>> start EXCERPTED TEXT

Everyone is expecting us to have something profound to say in this space today, perhaps to summarise the church's status as the focus of last week's Western media attention.

In our opinion, too much has already been said, and in general people stopped listening to one another quite some time ago. It is not a time for saying things, it is a time for quiet and contemplative prayer.

The Grenville copy of the Gutenberg Bible in the British Library
Anglicans Online has lost the readership of people who are absolutely certain that they are right, so we are confident that the majority of our postapocalyptic readership are willing to agree with us that there are no simple answers to the complex issues raised these past months. By our count, there are more references in the Vulgate or KJV to unicorns than to fornicators or homosexuals, but hundreds of references to love and honour. And we note that all the world's theological colleges and seminaries have courses on how to read the Bible properly; if it were as crystal clear as some would say, then why are those courses being taught? Why is it so hard?

Brian K. Blount, Professor of New Testament at Princeton Theological Seminary, in his chapter of the book Struggling with Scripture, 'The Last Word on Biblical Authority', says this:

It's supposed to be hard, stupid! Whoever would be my disciple must take up my hard cross and follow, follow daily, follow into tomorrow, where every word is a living word for people living where they are in their present and future, not in somebody else's past. ...

When you talk this way ... you get fear. I've heard the words time and time again. 'You're taking away my faith when you tell me all of this stuff about interpreting the words, understanding the words in light of our living, and not just taking all the words just as they are, no matter how tied they were to their first-century contexts. You're taking away my faith.' And we listen, we struggle, and we wonder what to say as we tell them we'll try to help them rebuild their faith. When in truth, when they charge, 'You're taking away my faith,' we ought to respond, 'No, this is your faith. Your living faith. I'm trying to give it back to you. This is how the first Christians did faith, aggressively using it to interpret, not just recite their tradition. The Spirit was alive, and the Word of God was on the move. You couldn't catch it, and you couldn't hold it so you'd be safe and secure.'

Why? Because the biblical words are not the last Word. They are the living Word.

>> end EXCERPTED TEXT
>> start DATA ROWS

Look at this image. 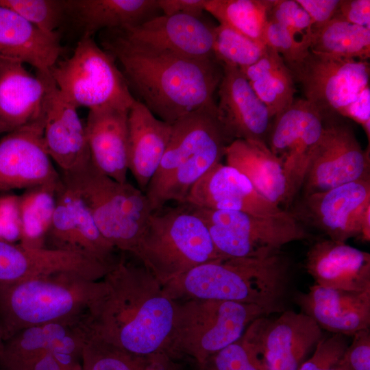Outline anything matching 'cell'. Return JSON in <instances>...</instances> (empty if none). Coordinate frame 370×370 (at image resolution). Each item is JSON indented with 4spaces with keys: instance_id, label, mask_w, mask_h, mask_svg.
Masks as SVG:
<instances>
[{
    "instance_id": "10",
    "label": "cell",
    "mask_w": 370,
    "mask_h": 370,
    "mask_svg": "<svg viewBox=\"0 0 370 370\" xmlns=\"http://www.w3.org/2000/svg\"><path fill=\"white\" fill-rule=\"evenodd\" d=\"M190 206L204 223L223 258L271 256L281 252L289 243L308 240L311 236L292 212L260 217Z\"/></svg>"
},
{
    "instance_id": "30",
    "label": "cell",
    "mask_w": 370,
    "mask_h": 370,
    "mask_svg": "<svg viewBox=\"0 0 370 370\" xmlns=\"http://www.w3.org/2000/svg\"><path fill=\"white\" fill-rule=\"evenodd\" d=\"M224 157L267 199L279 206L291 202L282 165L267 143L236 139L226 147Z\"/></svg>"
},
{
    "instance_id": "47",
    "label": "cell",
    "mask_w": 370,
    "mask_h": 370,
    "mask_svg": "<svg viewBox=\"0 0 370 370\" xmlns=\"http://www.w3.org/2000/svg\"><path fill=\"white\" fill-rule=\"evenodd\" d=\"M3 342H4V334H3V328L0 321V352L1 350Z\"/></svg>"
},
{
    "instance_id": "39",
    "label": "cell",
    "mask_w": 370,
    "mask_h": 370,
    "mask_svg": "<svg viewBox=\"0 0 370 370\" xmlns=\"http://www.w3.org/2000/svg\"><path fill=\"white\" fill-rule=\"evenodd\" d=\"M267 20L282 25L297 40L310 46L313 36L311 20L296 0H273Z\"/></svg>"
},
{
    "instance_id": "15",
    "label": "cell",
    "mask_w": 370,
    "mask_h": 370,
    "mask_svg": "<svg viewBox=\"0 0 370 370\" xmlns=\"http://www.w3.org/2000/svg\"><path fill=\"white\" fill-rule=\"evenodd\" d=\"M269 316L254 320L243 337L256 349L267 370H298L323 336L322 330L301 312L286 310L275 318Z\"/></svg>"
},
{
    "instance_id": "7",
    "label": "cell",
    "mask_w": 370,
    "mask_h": 370,
    "mask_svg": "<svg viewBox=\"0 0 370 370\" xmlns=\"http://www.w3.org/2000/svg\"><path fill=\"white\" fill-rule=\"evenodd\" d=\"M264 308L232 301L186 299L177 302L166 354L186 356L201 367L209 357L238 341Z\"/></svg>"
},
{
    "instance_id": "28",
    "label": "cell",
    "mask_w": 370,
    "mask_h": 370,
    "mask_svg": "<svg viewBox=\"0 0 370 370\" xmlns=\"http://www.w3.org/2000/svg\"><path fill=\"white\" fill-rule=\"evenodd\" d=\"M172 125L157 118L136 100L128 113V171L139 189L146 188L167 147Z\"/></svg>"
},
{
    "instance_id": "21",
    "label": "cell",
    "mask_w": 370,
    "mask_h": 370,
    "mask_svg": "<svg viewBox=\"0 0 370 370\" xmlns=\"http://www.w3.org/2000/svg\"><path fill=\"white\" fill-rule=\"evenodd\" d=\"M45 149L62 173L78 171L91 162L85 124L77 108L68 102L50 75L43 126Z\"/></svg>"
},
{
    "instance_id": "34",
    "label": "cell",
    "mask_w": 370,
    "mask_h": 370,
    "mask_svg": "<svg viewBox=\"0 0 370 370\" xmlns=\"http://www.w3.org/2000/svg\"><path fill=\"white\" fill-rule=\"evenodd\" d=\"M310 51L367 60L370 58V29L333 18L313 34Z\"/></svg>"
},
{
    "instance_id": "26",
    "label": "cell",
    "mask_w": 370,
    "mask_h": 370,
    "mask_svg": "<svg viewBox=\"0 0 370 370\" xmlns=\"http://www.w3.org/2000/svg\"><path fill=\"white\" fill-rule=\"evenodd\" d=\"M129 110L110 106L91 109L85 123L92 164L119 182H127Z\"/></svg>"
},
{
    "instance_id": "36",
    "label": "cell",
    "mask_w": 370,
    "mask_h": 370,
    "mask_svg": "<svg viewBox=\"0 0 370 370\" xmlns=\"http://www.w3.org/2000/svg\"><path fill=\"white\" fill-rule=\"evenodd\" d=\"M265 47L227 26L215 27L213 53L221 66L244 69L260 58Z\"/></svg>"
},
{
    "instance_id": "20",
    "label": "cell",
    "mask_w": 370,
    "mask_h": 370,
    "mask_svg": "<svg viewBox=\"0 0 370 370\" xmlns=\"http://www.w3.org/2000/svg\"><path fill=\"white\" fill-rule=\"evenodd\" d=\"M215 27L203 17L160 14L138 25L118 29L138 42L191 59L212 60H215Z\"/></svg>"
},
{
    "instance_id": "6",
    "label": "cell",
    "mask_w": 370,
    "mask_h": 370,
    "mask_svg": "<svg viewBox=\"0 0 370 370\" xmlns=\"http://www.w3.org/2000/svg\"><path fill=\"white\" fill-rule=\"evenodd\" d=\"M151 215L133 253L163 285L195 267L223 258L187 204Z\"/></svg>"
},
{
    "instance_id": "49",
    "label": "cell",
    "mask_w": 370,
    "mask_h": 370,
    "mask_svg": "<svg viewBox=\"0 0 370 370\" xmlns=\"http://www.w3.org/2000/svg\"><path fill=\"white\" fill-rule=\"evenodd\" d=\"M83 370V369H82Z\"/></svg>"
},
{
    "instance_id": "43",
    "label": "cell",
    "mask_w": 370,
    "mask_h": 370,
    "mask_svg": "<svg viewBox=\"0 0 370 370\" xmlns=\"http://www.w3.org/2000/svg\"><path fill=\"white\" fill-rule=\"evenodd\" d=\"M337 114L349 118L364 129L369 141L370 137V88L369 85L363 88L356 97Z\"/></svg>"
},
{
    "instance_id": "27",
    "label": "cell",
    "mask_w": 370,
    "mask_h": 370,
    "mask_svg": "<svg viewBox=\"0 0 370 370\" xmlns=\"http://www.w3.org/2000/svg\"><path fill=\"white\" fill-rule=\"evenodd\" d=\"M58 32H44L0 5V59L27 63L49 73L64 52Z\"/></svg>"
},
{
    "instance_id": "8",
    "label": "cell",
    "mask_w": 370,
    "mask_h": 370,
    "mask_svg": "<svg viewBox=\"0 0 370 370\" xmlns=\"http://www.w3.org/2000/svg\"><path fill=\"white\" fill-rule=\"evenodd\" d=\"M60 175L80 194L102 236L116 250L133 254L153 212L145 193L127 181L110 178L92 162Z\"/></svg>"
},
{
    "instance_id": "23",
    "label": "cell",
    "mask_w": 370,
    "mask_h": 370,
    "mask_svg": "<svg viewBox=\"0 0 370 370\" xmlns=\"http://www.w3.org/2000/svg\"><path fill=\"white\" fill-rule=\"evenodd\" d=\"M88 335L83 317L25 328L4 341L0 367L16 370L27 362L58 353L82 356Z\"/></svg>"
},
{
    "instance_id": "41",
    "label": "cell",
    "mask_w": 370,
    "mask_h": 370,
    "mask_svg": "<svg viewBox=\"0 0 370 370\" xmlns=\"http://www.w3.org/2000/svg\"><path fill=\"white\" fill-rule=\"evenodd\" d=\"M341 360L342 370H370V330L356 332Z\"/></svg>"
},
{
    "instance_id": "32",
    "label": "cell",
    "mask_w": 370,
    "mask_h": 370,
    "mask_svg": "<svg viewBox=\"0 0 370 370\" xmlns=\"http://www.w3.org/2000/svg\"><path fill=\"white\" fill-rule=\"evenodd\" d=\"M61 180V178H60ZM60 182L25 189L20 198V244L29 247H45Z\"/></svg>"
},
{
    "instance_id": "4",
    "label": "cell",
    "mask_w": 370,
    "mask_h": 370,
    "mask_svg": "<svg viewBox=\"0 0 370 370\" xmlns=\"http://www.w3.org/2000/svg\"><path fill=\"white\" fill-rule=\"evenodd\" d=\"M232 141L217 116V103L190 112L172 124L160 165L145 192L153 211L170 201L184 204L194 184L221 162Z\"/></svg>"
},
{
    "instance_id": "46",
    "label": "cell",
    "mask_w": 370,
    "mask_h": 370,
    "mask_svg": "<svg viewBox=\"0 0 370 370\" xmlns=\"http://www.w3.org/2000/svg\"><path fill=\"white\" fill-rule=\"evenodd\" d=\"M162 14L203 17L206 0H157Z\"/></svg>"
},
{
    "instance_id": "29",
    "label": "cell",
    "mask_w": 370,
    "mask_h": 370,
    "mask_svg": "<svg viewBox=\"0 0 370 370\" xmlns=\"http://www.w3.org/2000/svg\"><path fill=\"white\" fill-rule=\"evenodd\" d=\"M66 21L82 37L105 29L134 27L162 14L157 0H64ZM81 37V38H82Z\"/></svg>"
},
{
    "instance_id": "3",
    "label": "cell",
    "mask_w": 370,
    "mask_h": 370,
    "mask_svg": "<svg viewBox=\"0 0 370 370\" xmlns=\"http://www.w3.org/2000/svg\"><path fill=\"white\" fill-rule=\"evenodd\" d=\"M291 281V261L280 252L203 263L163 284V288L175 300L183 297L255 304L271 314L286 310Z\"/></svg>"
},
{
    "instance_id": "37",
    "label": "cell",
    "mask_w": 370,
    "mask_h": 370,
    "mask_svg": "<svg viewBox=\"0 0 370 370\" xmlns=\"http://www.w3.org/2000/svg\"><path fill=\"white\" fill-rule=\"evenodd\" d=\"M40 30L53 33L66 21L64 0H0Z\"/></svg>"
},
{
    "instance_id": "48",
    "label": "cell",
    "mask_w": 370,
    "mask_h": 370,
    "mask_svg": "<svg viewBox=\"0 0 370 370\" xmlns=\"http://www.w3.org/2000/svg\"><path fill=\"white\" fill-rule=\"evenodd\" d=\"M0 370H3V369H1Z\"/></svg>"
},
{
    "instance_id": "38",
    "label": "cell",
    "mask_w": 370,
    "mask_h": 370,
    "mask_svg": "<svg viewBox=\"0 0 370 370\" xmlns=\"http://www.w3.org/2000/svg\"><path fill=\"white\" fill-rule=\"evenodd\" d=\"M199 370H267L256 349L243 336L208 358Z\"/></svg>"
},
{
    "instance_id": "12",
    "label": "cell",
    "mask_w": 370,
    "mask_h": 370,
    "mask_svg": "<svg viewBox=\"0 0 370 370\" xmlns=\"http://www.w3.org/2000/svg\"><path fill=\"white\" fill-rule=\"evenodd\" d=\"M292 213L302 224L313 226L332 241L346 243L356 238L369 242L370 179L304 195Z\"/></svg>"
},
{
    "instance_id": "13",
    "label": "cell",
    "mask_w": 370,
    "mask_h": 370,
    "mask_svg": "<svg viewBox=\"0 0 370 370\" xmlns=\"http://www.w3.org/2000/svg\"><path fill=\"white\" fill-rule=\"evenodd\" d=\"M325 119V116L305 99H295L273 119L267 143L282 165L291 201L301 188Z\"/></svg>"
},
{
    "instance_id": "42",
    "label": "cell",
    "mask_w": 370,
    "mask_h": 370,
    "mask_svg": "<svg viewBox=\"0 0 370 370\" xmlns=\"http://www.w3.org/2000/svg\"><path fill=\"white\" fill-rule=\"evenodd\" d=\"M20 238L19 195L0 196V241L15 243Z\"/></svg>"
},
{
    "instance_id": "44",
    "label": "cell",
    "mask_w": 370,
    "mask_h": 370,
    "mask_svg": "<svg viewBox=\"0 0 370 370\" xmlns=\"http://www.w3.org/2000/svg\"><path fill=\"white\" fill-rule=\"evenodd\" d=\"M297 2L308 14L314 34L334 18L341 0H297Z\"/></svg>"
},
{
    "instance_id": "22",
    "label": "cell",
    "mask_w": 370,
    "mask_h": 370,
    "mask_svg": "<svg viewBox=\"0 0 370 370\" xmlns=\"http://www.w3.org/2000/svg\"><path fill=\"white\" fill-rule=\"evenodd\" d=\"M50 73L33 75L22 62L0 59V135L45 116Z\"/></svg>"
},
{
    "instance_id": "14",
    "label": "cell",
    "mask_w": 370,
    "mask_h": 370,
    "mask_svg": "<svg viewBox=\"0 0 370 370\" xmlns=\"http://www.w3.org/2000/svg\"><path fill=\"white\" fill-rule=\"evenodd\" d=\"M368 179L369 151L362 148L349 125L329 121L325 116L323 134L312 153L301 188L304 195Z\"/></svg>"
},
{
    "instance_id": "2",
    "label": "cell",
    "mask_w": 370,
    "mask_h": 370,
    "mask_svg": "<svg viewBox=\"0 0 370 370\" xmlns=\"http://www.w3.org/2000/svg\"><path fill=\"white\" fill-rule=\"evenodd\" d=\"M101 47L119 64L129 89L157 118L173 124L184 115L215 103L222 77L215 60L179 56L131 40L119 29L99 33Z\"/></svg>"
},
{
    "instance_id": "25",
    "label": "cell",
    "mask_w": 370,
    "mask_h": 370,
    "mask_svg": "<svg viewBox=\"0 0 370 370\" xmlns=\"http://www.w3.org/2000/svg\"><path fill=\"white\" fill-rule=\"evenodd\" d=\"M305 268L316 284L350 291H370V254L346 243L317 241Z\"/></svg>"
},
{
    "instance_id": "5",
    "label": "cell",
    "mask_w": 370,
    "mask_h": 370,
    "mask_svg": "<svg viewBox=\"0 0 370 370\" xmlns=\"http://www.w3.org/2000/svg\"><path fill=\"white\" fill-rule=\"evenodd\" d=\"M98 282L77 274L60 273L0 287L4 341L25 328L82 318Z\"/></svg>"
},
{
    "instance_id": "35",
    "label": "cell",
    "mask_w": 370,
    "mask_h": 370,
    "mask_svg": "<svg viewBox=\"0 0 370 370\" xmlns=\"http://www.w3.org/2000/svg\"><path fill=\"white\" fill-rule=\"evenodd\" d=\"M82 365L83 370H173L167 356H138L89 335Z\"/></svg>"
},
{
    "instance_id": "31",
    "label": "cell",
    "mask_w": 370,
    "mask_h": 370,
    "mask_svg": "<svg viewBox=\"0 0 370 370\" xmlns=\"http://www.w3.org/2000/svg\"><path fill=\"white\" fill-rule=\"evenodd\" d=\"M241 71L273 119L295 99L296 89L291 71L282 57L271 47L266 46L255 64Z\"/></svg>"
},
{
    "instance_id": "16",
    "label": "cell",
    "mask_w": 370,
    "mask_h": 370,
    "mask_svg": "<svg viewBox=\"0 0 370 370\" xmlns=\"http://www.w3.org/2000/svg\"><path fill=\"white\" fill-rule=\"evenodd\" d=\"M45 247L82 253L110 265L120 258L99 232L80 194L62 177Z\"/></svg>"
},
{
    "instance_id": "19",
    "label": "cell",
    "mask_w": 370,
    "mask_h": 370,
    "mask_svg": "<svg viewBox=\"0 0 370 370\" xmlns=\"http://www.w3.org/2000/svg\"><path fill=\"white\" fill-rule=\"evenodd\" d=\"M217 116L227 136L267 143L273 119L237 67L221 66Z\"/></svg>"
},
{
    "instance_id": "45",
    "label": "cell",
    "mask_w": 370,
    "mask_h": 370,
    "mask_svg": "<svg viewBox=\"0 0 370 370\" xmlns=\"http://www.w3.org/2000/svg\"><path fill=\"white\" fill-rule=\"evenodd\" d=\"M334 18L370 29V1L341 0Z\"/></svg>"
},
{
    "instance_id": "40",
    "label": "cell",
    "mask_w": 370,
    "mask_h": 370,
    "mask_svg": "<svg viewBox=\"0 0 370 370\" xmlns=\"http://www.w3.org/2000/svg\"><path fill=\"white\" fill-rule=\"evenodd\" d=\"M264 42L282 57L287 66L302 59L310 51L308 45L297 40L284 26L268 20Z\"/></svg>"
},
{
    "instance_id": "11",
    "label": "cell",
    "mask_w": 370,
    "mask_h": 370,
    "mask_svg": "<svg viewBox=\"0 0 370 370\" xmlns=\"http://www.w3.org/2000/svg\"><path fill=\"white\" fill-rule=\"evenodd\" d=\"M305 99L325 116L337 114L369 85L367 60L313 53L288 66Z\"/></svg>"
},
{
    "instance_id": "33",
    "label": "cell",
    "mask_w": 370,
    "mask_h": 370,
    "mask_svg": "<svg viewBox=\"0 0 370 370\" xmlns=\"http://www.w3.org/2000/svg\"><path fill=\"white\" fill-rule=\"evenodd\" d=\"M273 0H206L204 10L251 40L264 45L268 12ZM266 46V45H265Z\"/></svg>"
},
{
    "instance_id": "18",
    "label": "cell",
    "mask_w": 370,
    "mask_h": 370,
    "mask_svg": "<svg viewBox=\"0 0 370 370\" xmlns=\"http://www.w3.org/2000/svg\"><path fill=\"white\" fill-rule=\"evenodd\" d=\"M184 204L260 217H276L287 212L261 195L241 172L221 162L194 184Z\"/></svg>"
},
{
    "instance_id": "24",
    "label": "cell",
    "mask_w": 370,
    "mask_h": 370,
    "mask_svg": "<svg viewBox=\"0 0 370 370\" xmlns=\"http://www.w3.org/2000/svg\"><path fill=\"white\" fill-rule=\"evenodd\" d=\"M295 301L301 312L312 318L321 330L346 336L370 325V291H350L314 284Z\"/></svg>"
},
{
    "instance_id": "1",
    "label": "cell",
    "mask_w": 370,
    "mask_h": 370,
    "mask_svg": "<svg viewBox=\"0 0 370 370\" xmlns=\"http://www.w3.org/2000/svg\"><path fill=\"white\" fill-rule=\"evenodd\" d=\"M176 304L143 264L120 258L99 280L83 321L89 336L130 354L167 356Z\"/></svg>"
},
{
    "instance_id": "9",
    "label": "cell",
    "mask_w": 370,
    "mask_h": 370,
    "mask_svg": "<svg viewBox=\"0 0 370 370\" xmlns=\"http://www.w3.org/2000/svg\"><path fill=\"white\" fill-rule=\"evenodd\" d=\"M49 73L63 97L77 109L130 110L136 101L114 58L93 37H82L73 54L59 60Z\"/></svg>"
},
{
    "instance_id": "17",
    "label": "cell",
    "mask_w": 370,
    "mask_h": 370,
    "mask_svg": "<svg viewBox=\"0 0 370 370\" xmlns=\"http://www.w3.org/2000/svg\"><path fill=\"white\" fill-rule=\"evenodd\" d=\"M44 121L45 116L0 138V191L60 180L45 147Z\"/></svg>"
}]
</instances>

>> end DATA ROWS

### WHAT IS ASKED
A. Transcribe the stretch of the editorial from "The Grenville copy" through "it so hard?".
B. According to the editorial, what position does Brian K. Blount hold?

### TASK-BY-TASK RESULTS
A.
The Grenville copy of the Gutenberg Bible in the British Library
Anglicans Online has lost the readership of people who are absolutely certain that they are right, so we are confident that the majority of our postapocalyptic readership are willing to agree with us that there are no simple answers to the complex issues raised these past months. By our count, there are more references in the Vulgate or KJV to unicorns than to fornicators or homosexuals, but hundreds of references to love and honour. And we note that all the world's theological colleges and seminaries have courses on how to read the Bible properly; if it were as crystal clear as some would say, then why are those courses being taught? Why is it so hard?

B. Professor of New Testament at Princeton Theological Seminary